[Problem A]:
From the article on climate data and citizen science below, list every figure it gives about Galaxy Zoo, each with what it counts.
━━ Passage provided ━━
Mass collaboration to improve climate data — a new frontier in citizen science

Category: Environment & Sustainability
Published on Sep 06, 2010

Scientists meeting in the UK this week are crafting a revolutionary new project aimed at transforming their ability to predict meteorological disasters. The goal, as reported by the Guardian, “is to create an international databank that would generate forecasts of unprecedented precision.” To make that happen, the scientists behind the project are contemplating something even more radical: enlisting thousands of ordinary citizens around the world to gather, classify and even help analyze the meteorological data required to build more accurate, real-time models of the Earth’s climate.

Today, the data is too sparse and intermittent to provide reliable long-term weather forecasts, let alone predict a catastrophic weather event. But if a global climate databank could be built, scientists could better anticipate events like the floods in Pakistan that have killed about 2,000 and left millions homeless. Many scientists believe that catastrophic events of this nature will occur more frequently as the climate further destabilizes in the decades to come. The ability to give vulnerable areas accurate warnings about potential catastrophes could save millions of lives.

So where does the citizen science come in? It turns out that climate researchers have been inspired by projects like Galaxy Zoo, where scientists have dramatically increased the person power available to code and analyze satellite imagery by inviting ordinary citizens to participate in their research. At some 250,000 “citizen scientists” are helping astronomers at Yale, Oxford and other institutions classify galaxies using simple classification tools on the Web. The results so far have been impressive. Galaxy Zoo members have made nearly 75 million classifications of one million different images — far beyond the researcher’s original goal of getting the public to help classify a set of 50,000 galaxies. If the researchers were still laboring on their own, it would have taken them roughly 124 years to classify that many images!
━━━
[Problem B]:
From the rows below, pick out each line that contains the word "Taking".
━━ Extracted entries ━━
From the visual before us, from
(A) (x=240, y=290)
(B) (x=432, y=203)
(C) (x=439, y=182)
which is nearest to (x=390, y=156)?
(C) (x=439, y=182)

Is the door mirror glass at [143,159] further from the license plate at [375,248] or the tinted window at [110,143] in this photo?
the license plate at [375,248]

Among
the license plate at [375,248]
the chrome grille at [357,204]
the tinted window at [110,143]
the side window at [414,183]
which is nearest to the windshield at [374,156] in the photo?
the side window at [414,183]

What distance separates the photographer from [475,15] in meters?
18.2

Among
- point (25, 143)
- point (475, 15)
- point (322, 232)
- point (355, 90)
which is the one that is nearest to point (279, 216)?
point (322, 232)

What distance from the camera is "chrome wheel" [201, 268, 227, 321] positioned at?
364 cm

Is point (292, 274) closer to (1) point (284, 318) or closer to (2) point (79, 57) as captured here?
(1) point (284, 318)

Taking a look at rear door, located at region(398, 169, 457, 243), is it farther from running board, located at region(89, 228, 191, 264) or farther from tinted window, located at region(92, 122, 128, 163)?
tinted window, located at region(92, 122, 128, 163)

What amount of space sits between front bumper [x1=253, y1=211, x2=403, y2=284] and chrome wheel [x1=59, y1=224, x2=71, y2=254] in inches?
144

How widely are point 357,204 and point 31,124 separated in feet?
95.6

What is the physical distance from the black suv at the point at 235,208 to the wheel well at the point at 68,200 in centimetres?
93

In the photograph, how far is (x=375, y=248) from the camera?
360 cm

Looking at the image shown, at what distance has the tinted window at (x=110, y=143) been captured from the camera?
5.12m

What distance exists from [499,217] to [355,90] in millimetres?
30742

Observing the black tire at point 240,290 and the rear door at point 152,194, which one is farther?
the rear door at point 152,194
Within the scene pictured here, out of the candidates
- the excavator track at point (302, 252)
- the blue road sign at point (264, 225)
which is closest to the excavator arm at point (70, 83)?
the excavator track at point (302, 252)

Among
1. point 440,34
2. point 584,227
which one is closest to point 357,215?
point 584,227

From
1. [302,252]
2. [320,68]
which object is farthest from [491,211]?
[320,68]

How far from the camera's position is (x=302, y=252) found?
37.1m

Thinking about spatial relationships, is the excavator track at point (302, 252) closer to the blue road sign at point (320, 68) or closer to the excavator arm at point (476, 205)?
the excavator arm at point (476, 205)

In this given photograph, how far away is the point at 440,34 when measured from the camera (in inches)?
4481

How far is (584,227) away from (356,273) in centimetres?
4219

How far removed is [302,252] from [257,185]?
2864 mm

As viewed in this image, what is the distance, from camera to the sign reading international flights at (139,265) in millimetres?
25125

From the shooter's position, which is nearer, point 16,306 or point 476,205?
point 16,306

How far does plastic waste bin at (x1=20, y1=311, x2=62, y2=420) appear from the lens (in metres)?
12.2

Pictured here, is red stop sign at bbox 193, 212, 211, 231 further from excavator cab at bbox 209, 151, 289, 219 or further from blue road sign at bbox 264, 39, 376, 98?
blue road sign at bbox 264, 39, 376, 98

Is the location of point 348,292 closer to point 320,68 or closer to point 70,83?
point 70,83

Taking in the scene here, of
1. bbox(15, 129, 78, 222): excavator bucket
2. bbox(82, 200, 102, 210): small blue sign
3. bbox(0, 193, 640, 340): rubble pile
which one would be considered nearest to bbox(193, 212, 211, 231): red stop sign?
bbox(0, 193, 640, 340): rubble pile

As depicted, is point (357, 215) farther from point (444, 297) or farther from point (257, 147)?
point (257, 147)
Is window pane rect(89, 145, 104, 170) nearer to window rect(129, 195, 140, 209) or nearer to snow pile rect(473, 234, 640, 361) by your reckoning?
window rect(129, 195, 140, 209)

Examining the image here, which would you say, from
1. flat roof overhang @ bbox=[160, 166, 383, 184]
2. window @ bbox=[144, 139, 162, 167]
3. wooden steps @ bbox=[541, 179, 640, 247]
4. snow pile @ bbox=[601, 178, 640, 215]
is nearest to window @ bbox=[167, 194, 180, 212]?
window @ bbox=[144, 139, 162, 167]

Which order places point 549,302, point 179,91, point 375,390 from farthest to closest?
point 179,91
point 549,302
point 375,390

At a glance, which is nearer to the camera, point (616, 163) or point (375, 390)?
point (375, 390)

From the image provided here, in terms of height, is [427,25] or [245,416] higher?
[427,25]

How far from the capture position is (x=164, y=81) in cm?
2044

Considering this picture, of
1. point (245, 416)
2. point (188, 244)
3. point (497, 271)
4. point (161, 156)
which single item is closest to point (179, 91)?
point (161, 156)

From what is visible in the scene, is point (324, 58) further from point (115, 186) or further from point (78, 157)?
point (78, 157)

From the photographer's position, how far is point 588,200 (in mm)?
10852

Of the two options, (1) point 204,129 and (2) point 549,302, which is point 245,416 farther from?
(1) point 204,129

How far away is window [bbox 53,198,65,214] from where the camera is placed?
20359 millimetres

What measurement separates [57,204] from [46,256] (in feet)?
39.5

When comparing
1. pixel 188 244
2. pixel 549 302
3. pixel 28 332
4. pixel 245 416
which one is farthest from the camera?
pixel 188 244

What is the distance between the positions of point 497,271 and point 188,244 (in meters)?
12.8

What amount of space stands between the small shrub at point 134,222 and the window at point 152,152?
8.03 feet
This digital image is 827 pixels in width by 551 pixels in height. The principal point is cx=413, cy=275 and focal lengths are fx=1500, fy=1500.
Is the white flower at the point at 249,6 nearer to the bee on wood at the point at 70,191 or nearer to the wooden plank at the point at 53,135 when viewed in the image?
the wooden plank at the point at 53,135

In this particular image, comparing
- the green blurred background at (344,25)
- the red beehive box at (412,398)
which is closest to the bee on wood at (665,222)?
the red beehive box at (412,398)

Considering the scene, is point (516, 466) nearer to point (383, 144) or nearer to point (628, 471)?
━━━
[Worked answer A]:
- Some 250,000 citizen scientists helping classify galaxies
- Nearly 75 million classifications made by members
- One million different images classified
- 50,000 galaxies, the researchers' original goal
- Roughly 124 years, the time the researchers would have needed on their own

[Worked answer B]:
Taking a look at rear door, located at region(398, 169, 457, 243), is it farther from running board, located at region(89, 228, 191, 264) or farther from tinted window, located at region(92, 122, 128, 163)?
Taking in the scene here, of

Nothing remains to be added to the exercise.